From a personal point of view, Brainard said representational art holds appeal because it “has always been the challenge of accurately portraying a subject. The intense study of not only the object that I choose to paint, but the technical skills that are required as well. I fully enjoy the countless hours at the easel attempting to mix the right color, placing it in the correct location, representing the right shapes and tones. Each painting generates its own diverse challenges and the desire to resolve those challenges is what continues to motivate me.”
“I love the physicality of the completed painting,” said Santarpia. “The fact that it is a tangible object that I have created, which is a physical representation of the images and thoughts contained in my mind (is appealing). You could stand next to me and look at the same urban scene, you could see the same light hitting the same structures, but you cannot know what I feel looking at that scene unless I create a tangible representation, filtered through my thoughts, for you to view.”
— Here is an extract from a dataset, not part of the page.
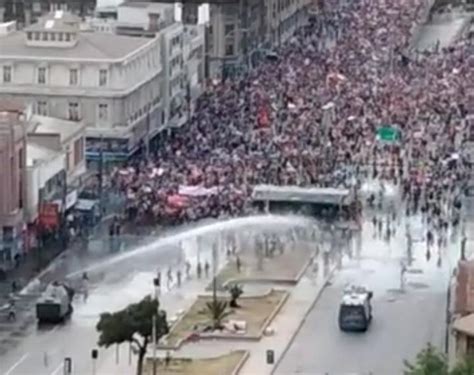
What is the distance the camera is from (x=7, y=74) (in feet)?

In regards to his personal affinity to representational art, Stegmaier said “That’s a hard question to answer- it’s like trying explain why a particular color is your favorite. It just resonates with me. I’m an analytical person and I find comfort in using recognizable objects as tools to get my point across- whatever it may be.”
Michanczyk said he has always been drawn to representational art because “it’s up front, and does not always have a hidden agenda or meaning. I believe artwork should be enjoyed by any class of people, and anyone who may not ‘understand’ art. To me, if the artwork is beyond someone’s comprehension, it has failed.”
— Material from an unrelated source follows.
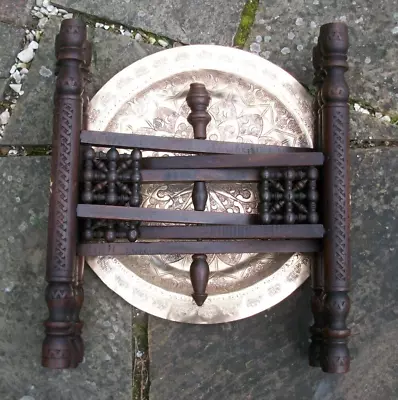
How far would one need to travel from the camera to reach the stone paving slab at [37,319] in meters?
1.16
When an artist decides to paint an object, invariably, they choose a point of view and invests it with some sort of emotion they feel toward it. And, in turn, the artist is trying to evoke an emotion in the viewer.
Brainard said, “On a purely visual level, I am attempting to depict the sheer beauty and wonder of an object. I am also attempting to pay homage to these objects that may otherwise be forgotten or overlooked. On a more personal level, I am creating autobiographical narratives. My paintings are evocative representations of myself, my most intimate fears, thoughts, dreams and sorrows are all exposed.”
“I just want the viewer to feel something. Anything. Whether it’s a memory of their past or distant emotions that are not always present, I’ll be satisfied either way,” ” said Michanczyk. “ My paintings are generally made for myself, my emotions and memories, a kind of therapy, so to be able to display that to others is great because I have to chance to now connect with total strangers.”
“A few years ago I was sitting in a room in which the sunlight was pouring through the window, creating a kaleidoscope of light on the floor,” said Stegmaier. “For some reason, the serenity of that scene resonated with me and I realized that it was not due to the light or the floor alone. It was the combination of both those things at that precise moment in time that captivated me. Everyone has, at some point or another, experienced a really profound moment without any idea as to what, exactly, makes that moment so special. I try to dissect moments like that to figure out what the ingredients are. If I can visually depict those ingredients, then I will have successfully preserved that moment forever. “
“Keepin’ It Real” runs from Sept. 7 to 28 at Paris In Plantsville, 15 West Main St., Plantsville, An opening reception will be held Saturday from 6 to 9 p.m, A closing reception will be held on Saturday, Sept. 28 from 6 to 9 p.m.